Until chlorination of municipal water supplies started in the first half of the 20th century (1943 for Victoria), there were numerous small local companies producing bottled mineral waters and flavoured sodas. This was a trend across Canada and Victoria was no exception. Carbonation acts as a preservative and, although not perfect, it provides a safer alternative when boiled or otherwise filtered water is not available. The first bottling works in Victoria was established by Alexander Phillips in 1859 and many more followed. Most of these companies disappear from the records, leaving only the bottles they used; those that did survive were typically absorbed by major national firms by the mid 20th century.
Wealthier families and hotels had soda water delivered in beautifully coloured and ornate siphon bottles from local companies. The company names and logos were acid etched on the bottles. A beautiful blue siphon bottle from the Crystal Spring Water Supply (which operated at 1244 Richardson Street from 1912 to 1976) can be found inside the China Pantry at Point Ellice House (see image below).
The ongoing Esquimalt Harbour Remediation Project has dredged up an amazing number of 19th and early 20th century mineral water and soda bottles.

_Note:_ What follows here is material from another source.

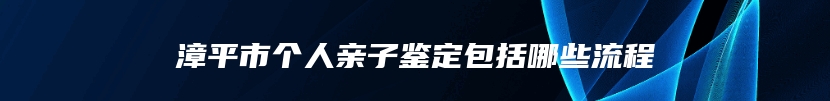 漳平市个人亲子鉴定包括哪些流程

The Department of National Defence has hired archaeologists to monitor the dredging and is partnering with the Royal British Columbia Museum to preserve these artifacts. Numerous examples of early Victoria soda bottles have been found in the harbour, suggesting that many sailors purchased and drank local products.
Today, soda and mineral water seem to be more popular than ever – consider household carbonation appliances and the many different varieties of flavoured water found at the grocery store. Although the water bottling companies of the 19th and early 20th centuries have disappeared, we continue to find evidence of their historical use and distribution across Victoria and BC.